It is going to take a few extra cups of coffee and some Tylenol to get me moving this morning. I am stiff and sore from contorting my middle aged body to fit on the couch last night. No, Scott and I didn't have a fight. For the past several months, he has developed a habit which forces me to choose between sleep and comfort. Scott snores.
Actually, snoring is an understatement. I am not sure how his relatively small frame could produce such a booming noise. Every few seconds it sounds as if a freight training is sounding its warning whistle. Not only has he driven me out of the room, but my elderly and partially deaf cat Sophie has sought an escape as well.

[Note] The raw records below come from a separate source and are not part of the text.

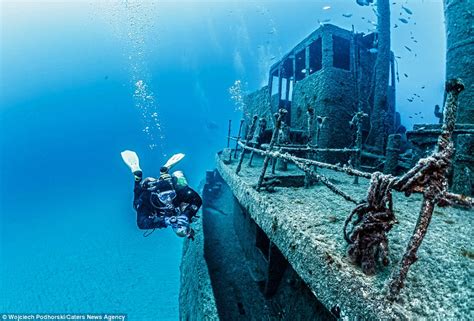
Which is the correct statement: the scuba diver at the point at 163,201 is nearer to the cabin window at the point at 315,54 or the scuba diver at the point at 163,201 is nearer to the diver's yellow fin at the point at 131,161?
the diver's yellow fin at the point at 131,161

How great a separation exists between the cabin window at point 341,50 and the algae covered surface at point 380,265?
9264mm

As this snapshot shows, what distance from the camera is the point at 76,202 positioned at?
293ft

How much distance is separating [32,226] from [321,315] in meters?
94.5

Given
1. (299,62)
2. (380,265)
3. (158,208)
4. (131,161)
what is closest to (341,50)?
(299,62)

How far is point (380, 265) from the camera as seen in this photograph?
1.77m

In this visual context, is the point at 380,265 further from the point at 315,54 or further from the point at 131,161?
the point at 315,54

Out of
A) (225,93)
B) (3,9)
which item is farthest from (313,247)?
(3,9)

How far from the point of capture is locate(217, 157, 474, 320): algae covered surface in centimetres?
143

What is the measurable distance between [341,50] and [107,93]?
150681 millimetres

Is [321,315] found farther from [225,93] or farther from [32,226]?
[225,93]

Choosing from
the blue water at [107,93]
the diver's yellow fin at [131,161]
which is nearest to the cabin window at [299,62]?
the diver's yellow fin at [131,161]

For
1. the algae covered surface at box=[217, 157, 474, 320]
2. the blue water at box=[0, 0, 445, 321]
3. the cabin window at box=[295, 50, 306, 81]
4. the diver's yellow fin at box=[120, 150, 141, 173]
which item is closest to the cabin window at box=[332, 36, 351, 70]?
the cabin window at box=[295, 50, 306, 81]

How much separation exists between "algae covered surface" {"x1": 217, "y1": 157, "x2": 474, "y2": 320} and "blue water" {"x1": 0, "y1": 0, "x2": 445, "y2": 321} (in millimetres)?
59860

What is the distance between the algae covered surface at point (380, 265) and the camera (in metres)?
1.43
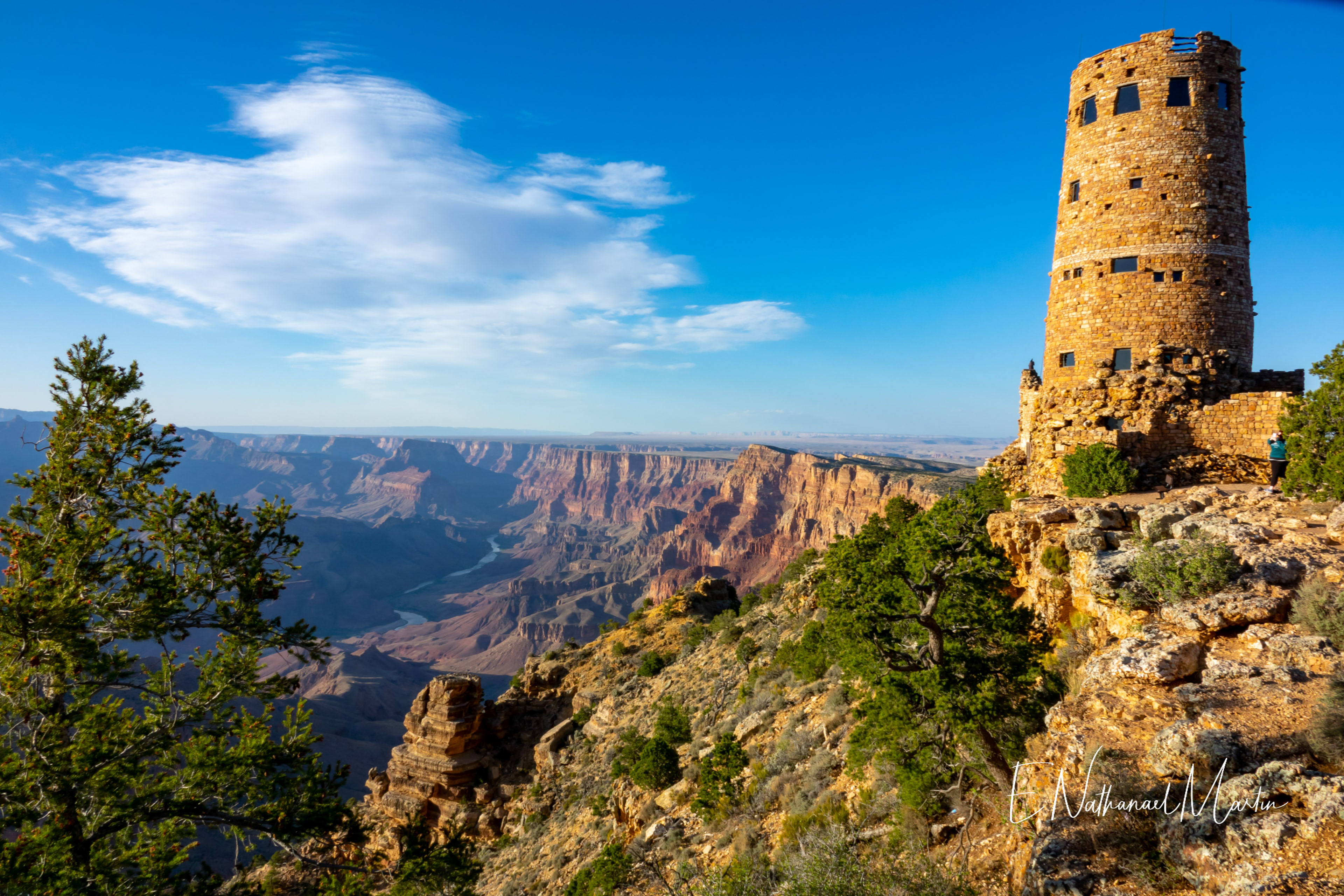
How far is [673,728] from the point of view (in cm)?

I've tried waking him up when his snoring begins. His retort must be instinctual because his response is always the same. "I wasn't snoring. I'm awake." At this point, probably because of my fatigue and frustration, I find myself wanting to wring his little obnoxious noise-polluting neck! After piling pillows on top of his head to mute the sound is not successful, I am forced to sleep elsewhere.

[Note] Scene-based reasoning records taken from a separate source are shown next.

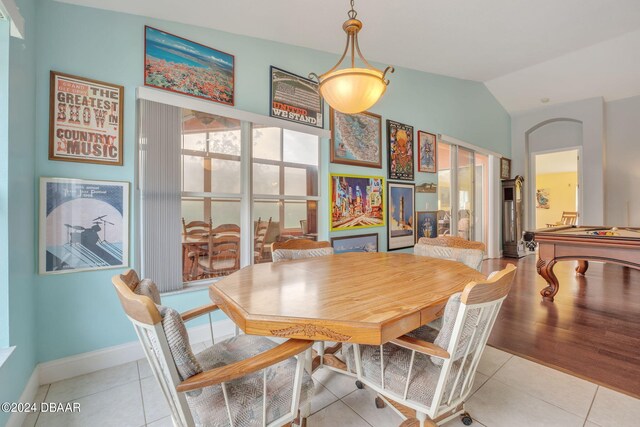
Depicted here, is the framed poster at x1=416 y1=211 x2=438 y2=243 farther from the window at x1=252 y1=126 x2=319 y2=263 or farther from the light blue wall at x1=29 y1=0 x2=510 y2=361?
the light blue wall at x1=29 y1=0 x2=510 y2=361

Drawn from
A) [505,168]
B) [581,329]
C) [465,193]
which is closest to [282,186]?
[581,329]

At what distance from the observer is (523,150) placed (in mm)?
6723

Getting up in the middle of the night is one of my top five annoyances about being an amputee. I cannot simply stand up and walk away. In the middle of the night, the inconvenience of being an amputee frustrates me.

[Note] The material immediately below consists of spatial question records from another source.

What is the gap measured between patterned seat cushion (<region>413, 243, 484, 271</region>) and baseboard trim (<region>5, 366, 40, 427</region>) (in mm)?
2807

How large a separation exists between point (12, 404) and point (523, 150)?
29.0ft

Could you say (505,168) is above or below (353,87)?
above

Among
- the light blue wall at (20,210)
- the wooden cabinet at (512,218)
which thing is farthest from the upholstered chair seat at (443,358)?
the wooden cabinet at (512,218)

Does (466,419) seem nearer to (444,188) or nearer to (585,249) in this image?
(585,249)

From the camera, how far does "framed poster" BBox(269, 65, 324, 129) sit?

I have to put on my leg before I can get away from the snoring freight train. Yes, it is only a few simple steps, but the fact that I have to do it in the wee hours of the morning makes the process seem labor intensive. I hate having to put on my leg in the middle of the night. I find that this everyday, typically mundane activity somehow angers me when I have to do it at 2:00 AM.
I have found myself lying in bed, lamenting the fact that I'm an amputee and dreading the extra time it will take me to put on my leg. These feelings sound strange in the daylight, but somehow at night, they are very real. I have tried reasoning with myself during these times, but the combination of the freight train whistling next to me and my own exhaustion seem to keep reason at bay. I always find myself feeling disabled, and I hate it!
Eventually my will to flee the intrusive sound wins, and I put on my leg. I grab my pillow, typically making sure that it bops him in the head as it is removed from the bed, and I make my way to the couch. It only takes a minute or two for me to transition from our bedroom to the living room sofa, but I assure you I hate every single moment.
Scott will call me from work, chipper and well-rested. When the good cheer is not returned, I will be accused of being hormonal and grumpy. Although he recognizes the inconvenience of my having to sleep on the couch, he is completely unaware of the emotional turmoil the process causes in the middle of the night. He attributes my mood to being stiff and tired. He is only partially correct.
Since putting on my leg is a reality of life and something which I do daily, it shouldn't be a big deal. In the middle of the night, this simple task becomes more than putting on a liner and stepping into a socket. For me, it becomes a symbol of all of the obstacles which are confronted by living with limb loss. I suppose that, unless you are an amputee, it is difficult to understand.